Sunday, June 24, 2007
Friday, June 22, 2007
For those of you that know me well, you will probably know of whom I am speaking about, but for the purposes of this blog we will call him N. Before I go into what he is up to now I will give you a list of idiotic and nerve-wrecking behavior that has impacted my family and my every last nerve.
-First, he decided to move to Milwaukee because his mom knew my mother-in-law...not my husband. (can you see where this is headed?)
-He arrives and we drive him around town to look at apartments, nice apartments. He rejects every one of them and finds his own rat hole, complete with drug addict neighbors, the kind that knock on the door for a dollar or two from time to time....and then he complains about it.
-He didn't take a shower for his 1st week here, because he couldn't figure out how to work the shower. Sister-in-law showed him how to TURN THE FLIPPN' HANDLE.
-skip ahead a year or two because some of it might just seem too unreal....
-My husband goes to Greece to visit his family and N. wants to send something along for his mom. He comes over with an antique SILVER TEA SET and a leather trench coat, I am not kidding. It put my husband's suitcase over the weight limit.
-He decides to move to another big city in the U.S. and dares to ask us if we know anyone there that can help him. I stayed out of it. But, my husband gave him a name of someone. He moved there, rented an apartment, rejected a job that our acquaintance offered him and moved back here less than a month later only to arrive at our doorstep needing a place to stay. My son was only 1o days old.

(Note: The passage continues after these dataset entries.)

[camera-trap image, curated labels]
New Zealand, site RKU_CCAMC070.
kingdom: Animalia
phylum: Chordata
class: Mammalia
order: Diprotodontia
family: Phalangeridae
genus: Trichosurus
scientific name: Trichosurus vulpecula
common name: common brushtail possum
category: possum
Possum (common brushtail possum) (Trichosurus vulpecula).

-I will skip another year...
-He buys his mother a curio cabinet because it's a " good deal". My husband has to go get it with his truck. My husband asks how N. is going to send it to his mom. Hmmmmm....he didn't think of that.

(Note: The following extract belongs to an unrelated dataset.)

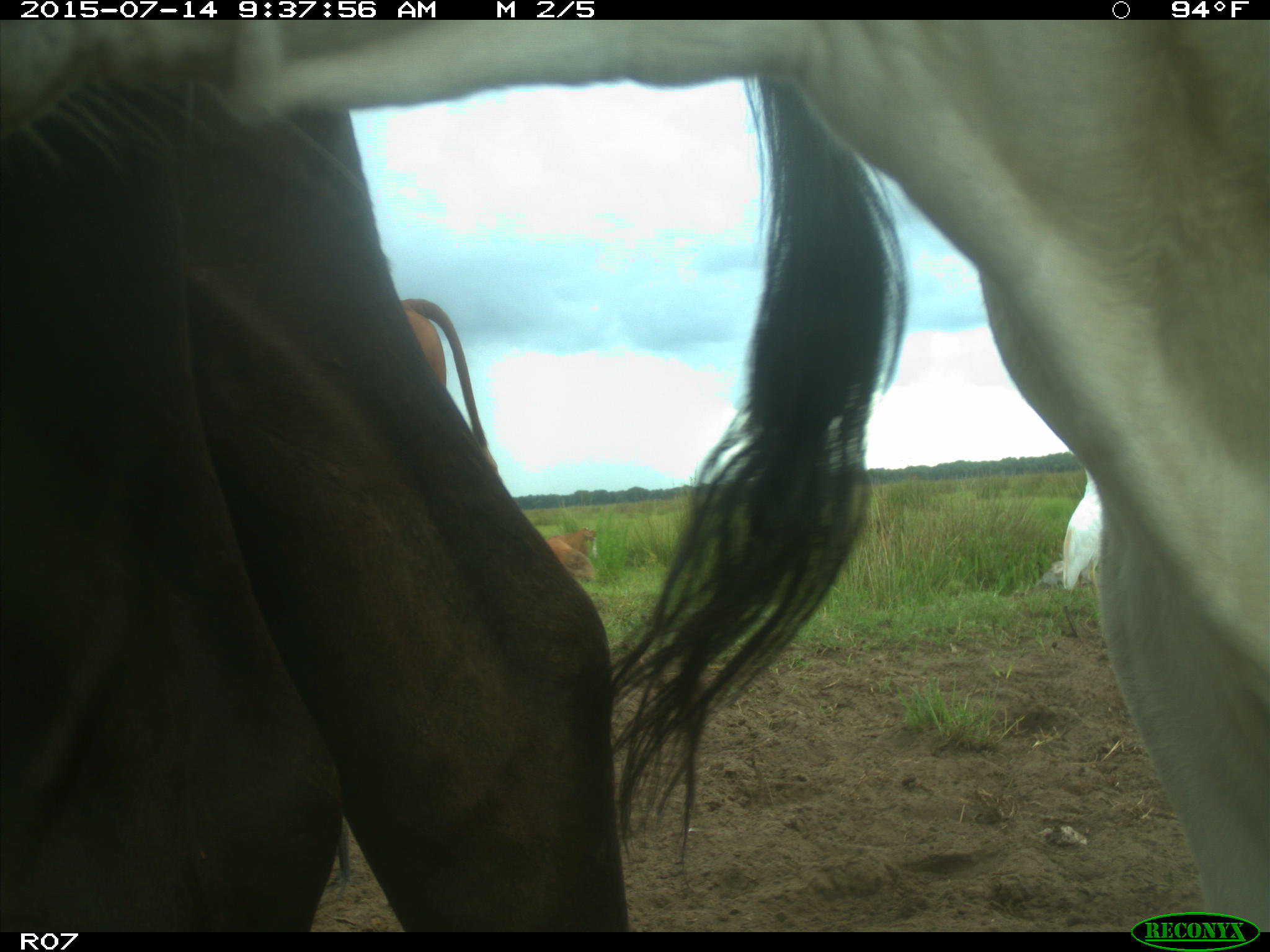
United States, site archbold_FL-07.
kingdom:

He hangs on to it for a year or so and decides to move to another city. He puts the cabinet in storage. (is this still a good deal for him?) That city didn't work out for him either so he comes back here 2 weeks later.

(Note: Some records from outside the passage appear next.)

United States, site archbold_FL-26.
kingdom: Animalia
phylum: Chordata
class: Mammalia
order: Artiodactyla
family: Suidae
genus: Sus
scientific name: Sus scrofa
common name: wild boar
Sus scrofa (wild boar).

After we tell him that we are moving back to Greece for sure he is struck with a great idea, he can put his mom's cabinet in our container. Never mind that she doesn't live where we are going, but at least it will get to Greece. Hubby tells him that we'll take it only if it fits. N. thinks that it will fit for sure because it's a container, hell if you can fit a car and the contents of a 3 story home into it, surely there will be room for one more piece of furniture. Ever since his great idea he has called every week to talk about it, you know, so we won't forget. Tomorrow my husband will go get the dang cabinet, so it will be here when the movers come and we seriously don't think that it will fit. My husband told him that it is the LAST thing to be loaded and if it doesn't fit...N. will have to figure out how to get it back to his apartment without his help. It's all so annoying.
I feel bad ranting about this but when does it end? I do realize that he is really good to our children and he thinks the world of us, but how doesn't he know that what he does is just out of control? His mom is wonderful to us also and I think that she feels bad for us having to deal with him. I can't wait to see how this turns out. ARRRGGGH!!